> Document segment:
________________________________________
For many youths, major changes in their lives take place during the period of their transition from high schools to universities. The increased demands of academic performance, along with adjusting to a new living and social environment, offer students with opportunities and experiences of psychosocial development (Tao, Dong, Pratt, Hunsberger, & Prancer, 2000). This transition to college life often estranges the youth adults from families and friends who previously provided social and emotional support. Reduced support in turn affects one’s ability to handle external stressors and may lead to increased psychological distress and decreased academic performance (L.Cummings, 2001).

A number of researchers have attributed higher levels of trait mindfulness to decreases in stress and anxiety as well as improvements in attention and mood (Anderson et al., 2007; Brown & Ryan, 2003; (A, 2009) In addition, mindfulness training has been evidenced to lessen the negative effects of anxiety on physical and psychological health, significantly reducing anxiety and depression (Diane K.Reibel, 2001). The study also proved that increased mindfulness could prevent the reallocation of white matter resources to anxious thoughts, and enable attention to be shifted from task-related stressors to task-related information needed to complete the activity at hand (Altairi, 2014).
________________________________________
> Collected data:

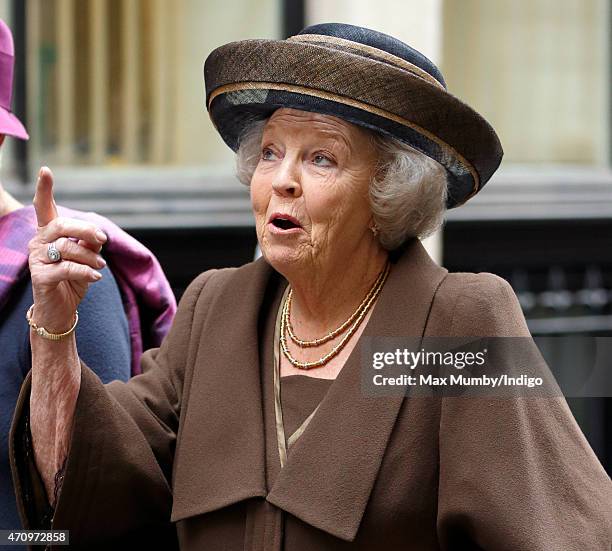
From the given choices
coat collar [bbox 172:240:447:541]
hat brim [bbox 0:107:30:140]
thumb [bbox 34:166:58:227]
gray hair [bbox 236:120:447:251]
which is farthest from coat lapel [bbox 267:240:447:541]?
hat brim [bbox 0:107:30:140]

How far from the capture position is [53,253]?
7.70 ft

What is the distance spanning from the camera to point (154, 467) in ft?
8.32

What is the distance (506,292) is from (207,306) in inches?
26.8

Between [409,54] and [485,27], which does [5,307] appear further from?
[485,27]

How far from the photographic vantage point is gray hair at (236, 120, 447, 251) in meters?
2.47

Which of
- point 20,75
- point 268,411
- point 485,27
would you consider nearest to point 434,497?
point 268,411

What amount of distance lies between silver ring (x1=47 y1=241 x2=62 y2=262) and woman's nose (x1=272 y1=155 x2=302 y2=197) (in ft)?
1.46

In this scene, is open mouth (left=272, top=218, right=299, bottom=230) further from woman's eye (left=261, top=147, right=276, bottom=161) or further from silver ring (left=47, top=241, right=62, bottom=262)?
silver ring (left=47, top=241, right=62, bottom=262)

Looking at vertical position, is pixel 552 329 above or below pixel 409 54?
below

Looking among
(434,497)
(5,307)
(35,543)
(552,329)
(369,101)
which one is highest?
(369,101)

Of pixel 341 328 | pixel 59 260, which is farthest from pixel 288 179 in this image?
pixel 59 260

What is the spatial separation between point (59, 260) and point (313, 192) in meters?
0.52

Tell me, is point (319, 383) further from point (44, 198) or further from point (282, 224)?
point (44, 198)

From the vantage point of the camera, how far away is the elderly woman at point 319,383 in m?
2.29
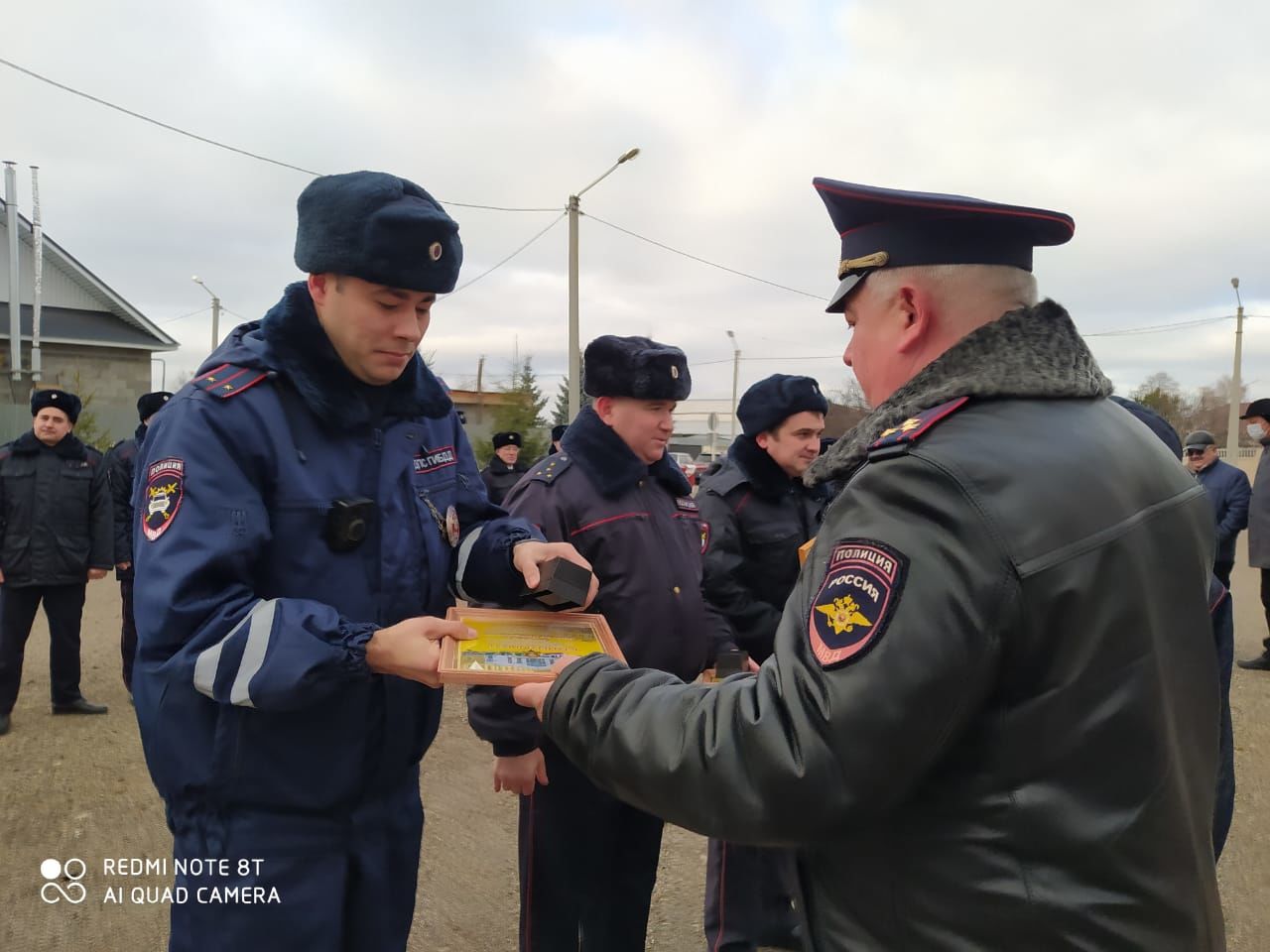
________________________________________
> Exercise brief: In the passage on the move to college and mindfulness, what ability does reduced support affect?

> Your response: Reduced support affects one's ability to handle external stressors.